History shows us that republics generally only last as long as the first few generations after it’s founding. Only Rome lasted for nearly eight hundred years, before collapsing into the tyranny of the Praetorian Guard, (the standing army in Rome) and their puppet emperors. During the Enlightenment, people who sought not to be ruled by tyrants, created Constitutions, to maintain a republic for more than two or three generations. Having limited success, and that success only in places where the elite didn’t immediately become an oligarchy, the people didn’t start voting themselves largess from the public treasury… or a despot didn’t rise up, in the name of the people, to subdue the constitution and install a glorious revolutionary government.

Even in the US, our Constitution has been reduced to a chiffon dress covering naked oppression, since almost everything our government does today is unconstitutional, by an originalist reading. That is why our rulers, sorry, representatives, demand we abandon original intent and embrace the progressive’s living breathing doctrine. Because let’s face it, the Constitution is a set of negative liberties, telling the government what it cannot do to the people… instead it “should” tell the government what to do to the people… at least that is the progressive angle on constitutional law. Which is essentially a means to undermine it’s liberties, by eliminating our Natural Rights and making us dependents. The Judicial Branch has embraced this view on Constitutional law… removing our last line of defense.
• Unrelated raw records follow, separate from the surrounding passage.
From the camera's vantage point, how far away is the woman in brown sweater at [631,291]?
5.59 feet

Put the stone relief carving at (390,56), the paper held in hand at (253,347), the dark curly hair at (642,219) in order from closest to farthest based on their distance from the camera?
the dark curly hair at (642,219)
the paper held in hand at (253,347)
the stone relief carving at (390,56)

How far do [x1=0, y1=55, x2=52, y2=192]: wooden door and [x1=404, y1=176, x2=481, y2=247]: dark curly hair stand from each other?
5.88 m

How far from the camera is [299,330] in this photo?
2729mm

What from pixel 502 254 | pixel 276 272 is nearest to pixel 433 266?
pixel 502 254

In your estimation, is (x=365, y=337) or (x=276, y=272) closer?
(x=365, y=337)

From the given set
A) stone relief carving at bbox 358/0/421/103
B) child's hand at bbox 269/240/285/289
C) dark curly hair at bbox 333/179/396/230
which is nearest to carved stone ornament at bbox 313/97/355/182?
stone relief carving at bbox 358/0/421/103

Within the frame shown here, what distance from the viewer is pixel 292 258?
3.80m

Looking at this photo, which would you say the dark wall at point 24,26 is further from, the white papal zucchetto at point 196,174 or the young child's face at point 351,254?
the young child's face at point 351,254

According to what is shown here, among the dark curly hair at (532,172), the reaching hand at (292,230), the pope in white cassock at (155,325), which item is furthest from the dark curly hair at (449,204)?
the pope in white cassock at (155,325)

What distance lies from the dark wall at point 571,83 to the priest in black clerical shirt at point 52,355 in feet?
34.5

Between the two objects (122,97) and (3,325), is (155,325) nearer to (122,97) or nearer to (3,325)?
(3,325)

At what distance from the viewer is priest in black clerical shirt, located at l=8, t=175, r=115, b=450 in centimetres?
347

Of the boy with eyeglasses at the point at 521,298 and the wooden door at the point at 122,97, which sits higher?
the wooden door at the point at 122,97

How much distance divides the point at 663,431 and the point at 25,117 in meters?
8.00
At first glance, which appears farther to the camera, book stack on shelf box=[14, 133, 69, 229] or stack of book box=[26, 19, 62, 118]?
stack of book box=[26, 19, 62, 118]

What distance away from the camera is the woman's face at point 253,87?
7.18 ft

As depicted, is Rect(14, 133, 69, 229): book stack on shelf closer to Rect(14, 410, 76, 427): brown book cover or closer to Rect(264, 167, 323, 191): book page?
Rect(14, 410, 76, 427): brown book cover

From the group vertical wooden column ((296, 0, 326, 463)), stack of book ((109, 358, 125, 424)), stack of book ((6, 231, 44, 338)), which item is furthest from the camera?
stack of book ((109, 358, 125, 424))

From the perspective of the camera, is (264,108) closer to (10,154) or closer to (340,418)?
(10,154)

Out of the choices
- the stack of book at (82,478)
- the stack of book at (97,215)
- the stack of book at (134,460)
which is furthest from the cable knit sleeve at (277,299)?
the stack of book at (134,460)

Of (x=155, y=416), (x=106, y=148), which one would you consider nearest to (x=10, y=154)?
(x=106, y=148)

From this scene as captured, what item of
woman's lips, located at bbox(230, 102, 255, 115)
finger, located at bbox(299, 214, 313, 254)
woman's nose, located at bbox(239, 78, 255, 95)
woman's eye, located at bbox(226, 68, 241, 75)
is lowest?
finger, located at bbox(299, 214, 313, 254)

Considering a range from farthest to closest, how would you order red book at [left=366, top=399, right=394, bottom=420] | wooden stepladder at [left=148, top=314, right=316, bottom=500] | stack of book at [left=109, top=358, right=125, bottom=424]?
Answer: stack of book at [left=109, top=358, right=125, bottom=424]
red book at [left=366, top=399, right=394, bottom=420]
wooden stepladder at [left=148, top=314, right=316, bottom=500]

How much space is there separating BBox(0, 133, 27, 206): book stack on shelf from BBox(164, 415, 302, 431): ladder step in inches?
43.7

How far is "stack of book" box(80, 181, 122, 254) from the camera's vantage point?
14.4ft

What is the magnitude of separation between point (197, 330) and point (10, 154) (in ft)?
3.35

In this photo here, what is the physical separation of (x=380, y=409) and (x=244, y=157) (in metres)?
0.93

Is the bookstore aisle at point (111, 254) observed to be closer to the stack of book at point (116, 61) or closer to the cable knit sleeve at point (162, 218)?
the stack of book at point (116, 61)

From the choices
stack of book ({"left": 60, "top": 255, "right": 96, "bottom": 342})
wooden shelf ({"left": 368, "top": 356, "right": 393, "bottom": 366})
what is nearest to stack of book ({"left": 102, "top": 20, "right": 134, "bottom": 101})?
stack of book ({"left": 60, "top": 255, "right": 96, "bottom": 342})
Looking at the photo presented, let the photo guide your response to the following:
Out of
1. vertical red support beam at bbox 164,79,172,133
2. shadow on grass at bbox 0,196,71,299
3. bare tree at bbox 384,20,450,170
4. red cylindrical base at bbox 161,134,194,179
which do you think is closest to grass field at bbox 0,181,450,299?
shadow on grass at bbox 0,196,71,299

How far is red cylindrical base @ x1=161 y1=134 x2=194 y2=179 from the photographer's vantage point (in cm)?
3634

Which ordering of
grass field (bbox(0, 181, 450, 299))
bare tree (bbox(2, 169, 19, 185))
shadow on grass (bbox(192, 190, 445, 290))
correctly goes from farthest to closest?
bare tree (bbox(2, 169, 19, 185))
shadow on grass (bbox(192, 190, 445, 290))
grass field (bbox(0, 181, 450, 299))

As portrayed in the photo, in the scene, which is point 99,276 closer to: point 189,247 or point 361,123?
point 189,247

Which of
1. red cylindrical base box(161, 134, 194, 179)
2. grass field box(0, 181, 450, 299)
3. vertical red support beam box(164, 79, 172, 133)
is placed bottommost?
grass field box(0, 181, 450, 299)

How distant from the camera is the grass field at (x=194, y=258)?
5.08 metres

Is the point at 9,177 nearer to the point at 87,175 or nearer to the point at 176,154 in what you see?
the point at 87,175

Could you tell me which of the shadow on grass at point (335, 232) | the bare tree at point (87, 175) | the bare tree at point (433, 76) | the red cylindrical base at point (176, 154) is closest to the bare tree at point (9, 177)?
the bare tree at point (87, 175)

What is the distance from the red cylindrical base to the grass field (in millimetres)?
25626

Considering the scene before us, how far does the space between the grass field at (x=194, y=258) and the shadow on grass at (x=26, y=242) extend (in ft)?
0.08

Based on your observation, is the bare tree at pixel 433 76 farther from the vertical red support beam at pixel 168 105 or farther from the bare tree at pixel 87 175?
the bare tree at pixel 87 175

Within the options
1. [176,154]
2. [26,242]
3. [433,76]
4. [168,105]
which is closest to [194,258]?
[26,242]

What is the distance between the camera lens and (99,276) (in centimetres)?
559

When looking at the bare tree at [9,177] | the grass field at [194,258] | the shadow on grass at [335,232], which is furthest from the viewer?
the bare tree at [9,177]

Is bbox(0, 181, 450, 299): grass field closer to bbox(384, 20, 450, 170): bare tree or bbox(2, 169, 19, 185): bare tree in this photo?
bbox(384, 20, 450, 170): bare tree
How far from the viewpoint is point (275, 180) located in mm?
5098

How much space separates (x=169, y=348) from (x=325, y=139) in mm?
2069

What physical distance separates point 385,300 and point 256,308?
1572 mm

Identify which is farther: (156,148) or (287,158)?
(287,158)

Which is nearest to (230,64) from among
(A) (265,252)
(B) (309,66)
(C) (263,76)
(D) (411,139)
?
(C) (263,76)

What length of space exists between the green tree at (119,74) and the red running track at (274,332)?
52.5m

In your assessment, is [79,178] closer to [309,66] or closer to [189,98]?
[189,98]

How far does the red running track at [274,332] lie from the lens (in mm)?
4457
Since republics and constitutions have failed, maybe we should pit the elite against the elite, by adding a forth branch of government… a Numa. A Numa would be the police of the elite. Every office, meeting room, phone and apartment of every judge, congressperson, senator, cabinet member, top bureaucrat and even the President, would be constantly surveilled. The video and sound sent to the internet in real time for citizens to watch. They would be randomly drug tested. Any meeting that was deemed national security, and thus off limits to real time surveillance, would have to go through a judge ahead of time. If granted the meetings recorded and released at a later date depending on the judge’s ruling. Any member of the elite caught in criminality would be made an example of. Because, if they are making our laws and ruling over us, shouldn’t they be held to the highest standards, or none at all… like today?